(Dataset entries)
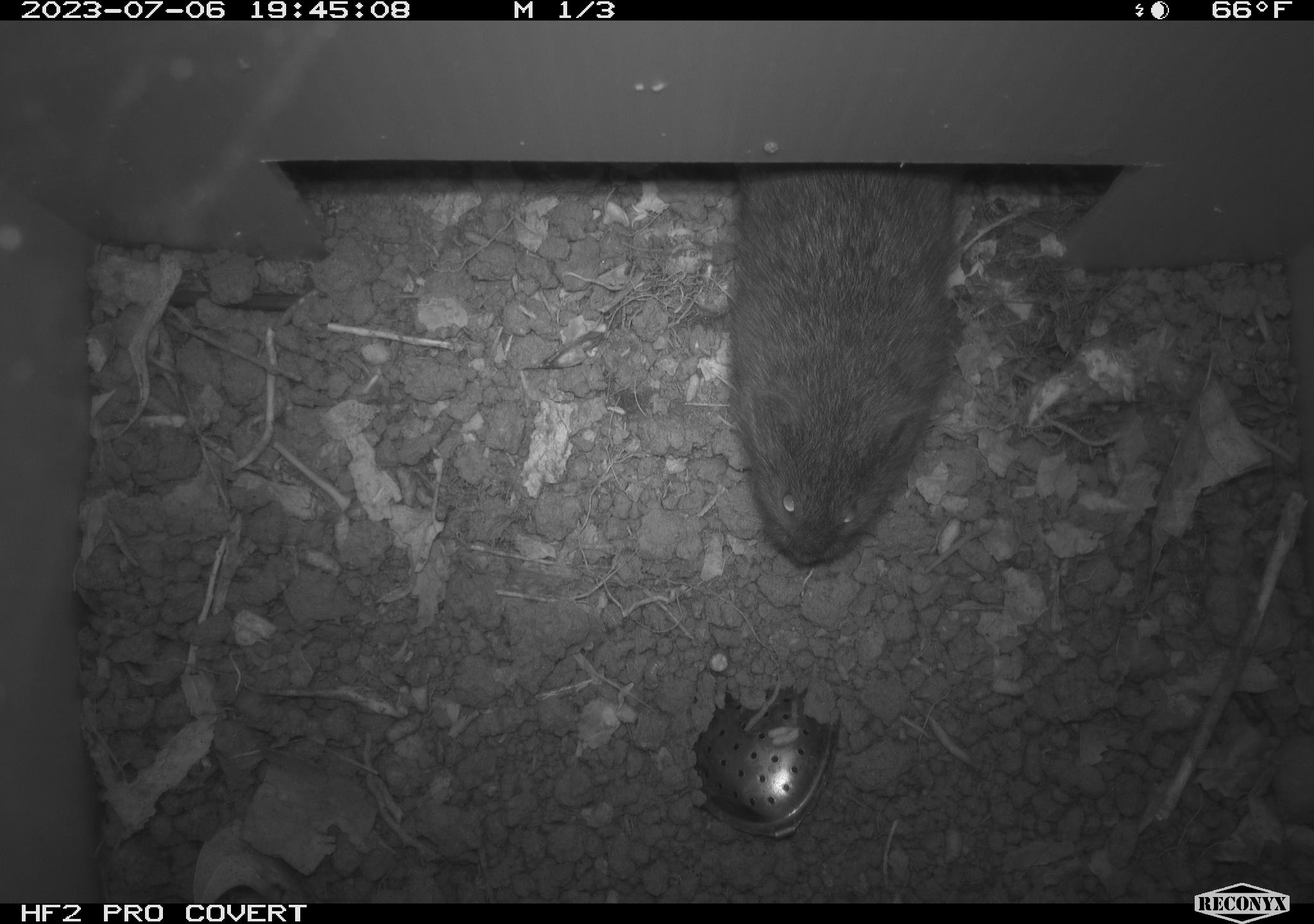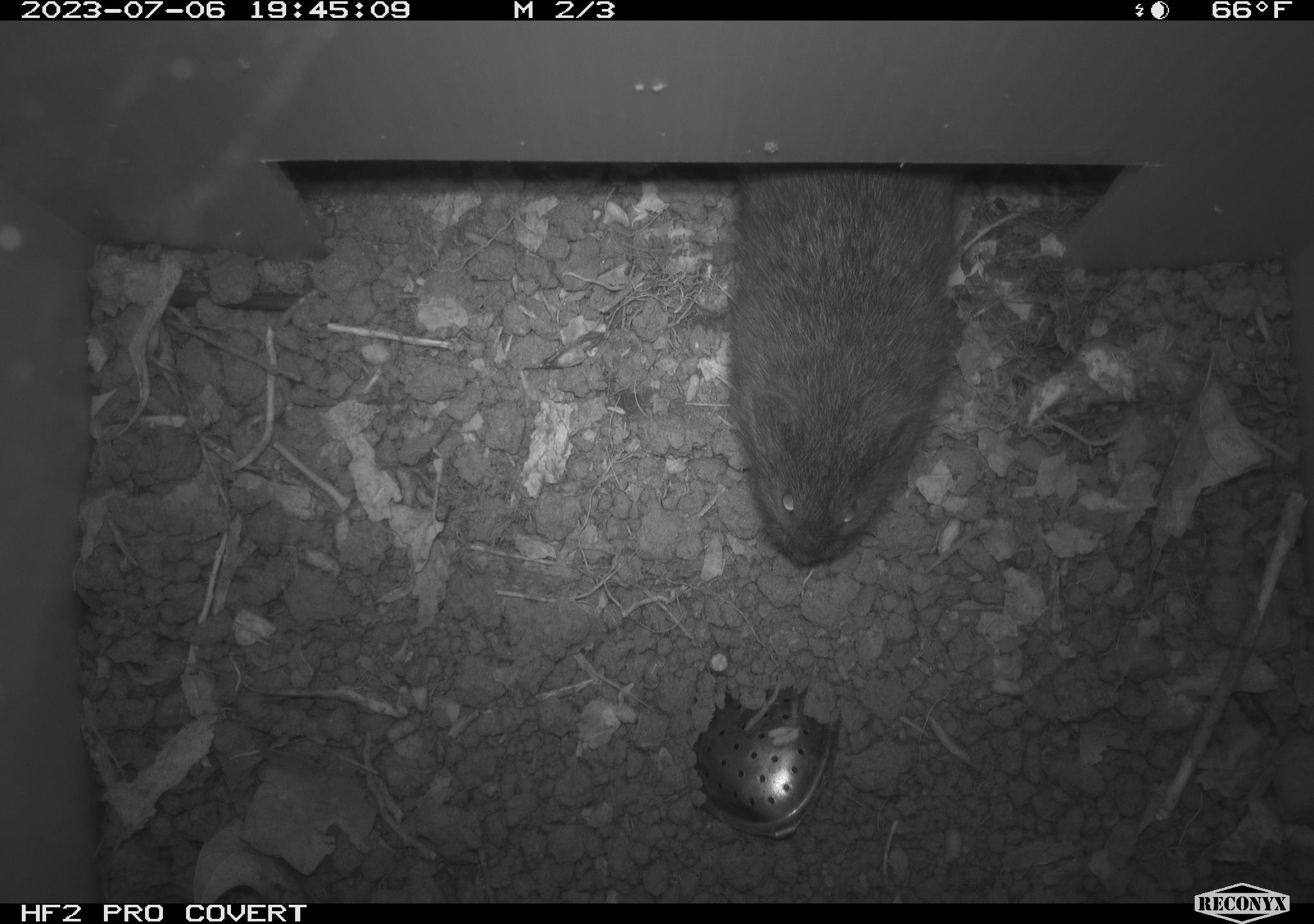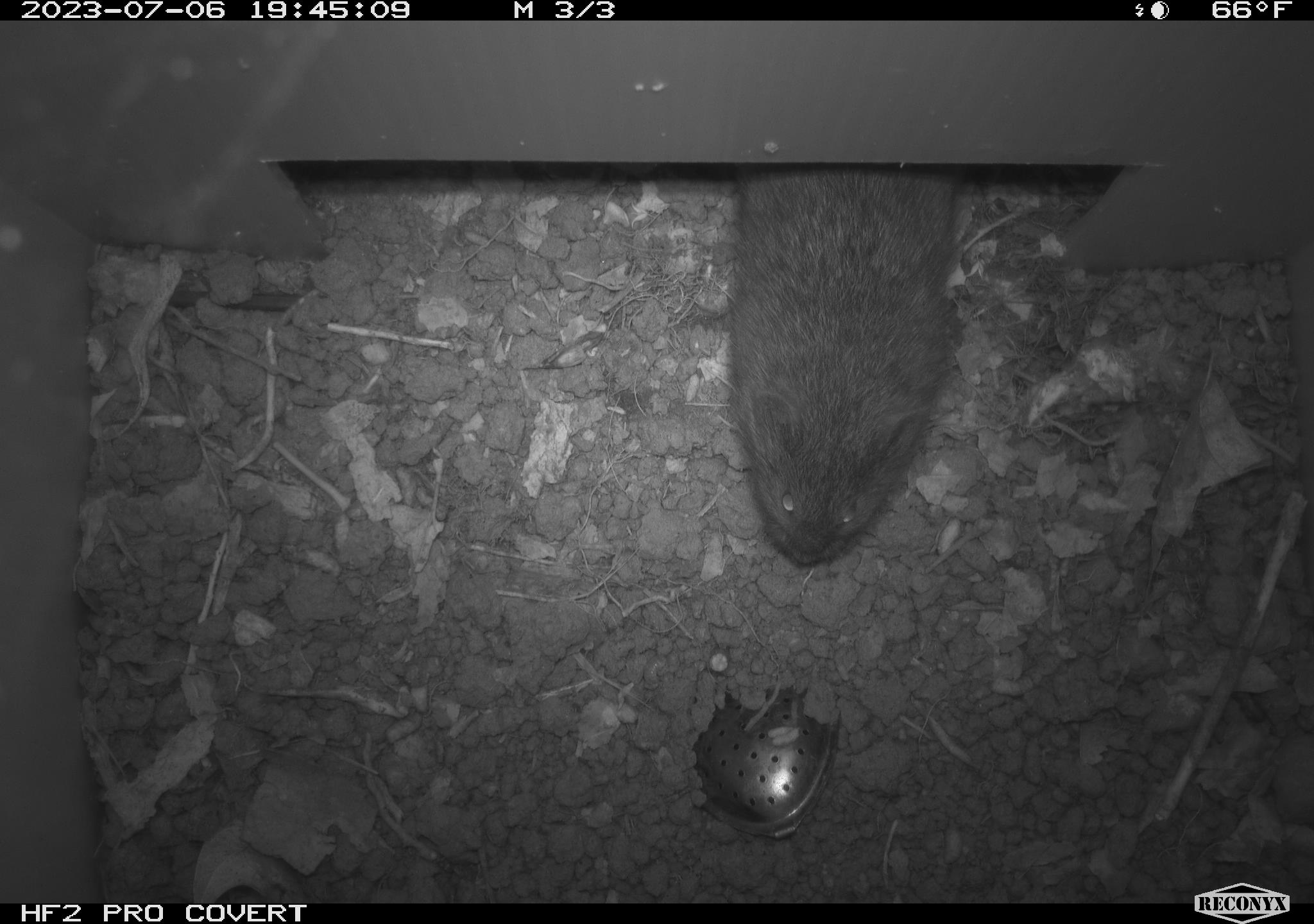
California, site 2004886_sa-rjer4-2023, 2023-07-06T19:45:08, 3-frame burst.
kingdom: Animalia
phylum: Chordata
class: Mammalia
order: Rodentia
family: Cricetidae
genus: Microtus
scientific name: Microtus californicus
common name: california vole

--

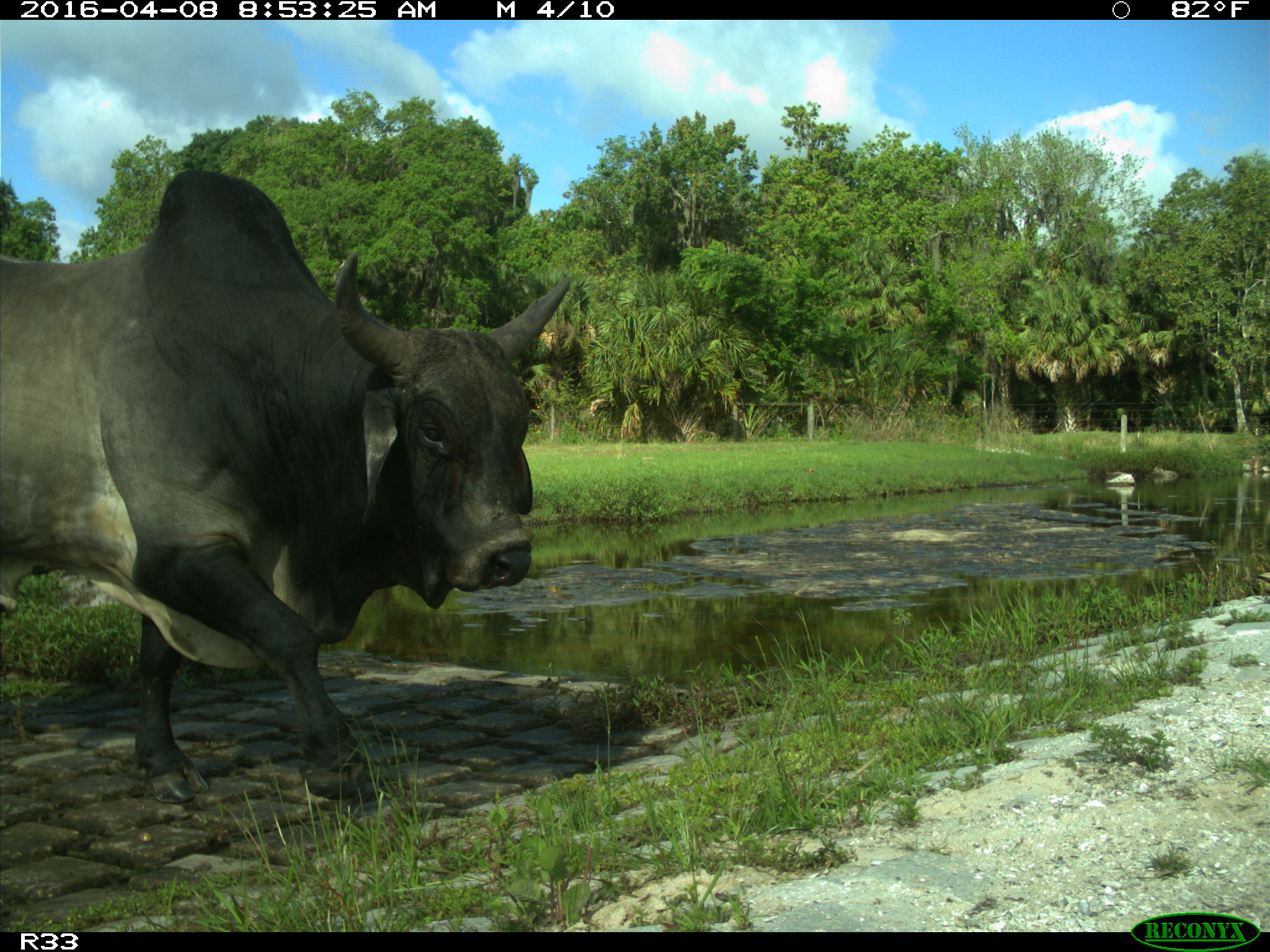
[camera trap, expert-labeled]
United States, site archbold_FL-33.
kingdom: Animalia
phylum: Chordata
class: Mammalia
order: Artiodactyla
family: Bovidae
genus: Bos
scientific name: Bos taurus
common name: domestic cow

**AIM OF THE EXERCISE**
Using the entries above, repeat only the lines from the one containing "order: Artiodactyla" through the one containing "common name: domestic cow", end lines included.

**PROBLEM SOLUTION**
order: Artiodactyla
family: Bovidae
genus: Bos
scientific name: Bos taurus
common name: domestic cow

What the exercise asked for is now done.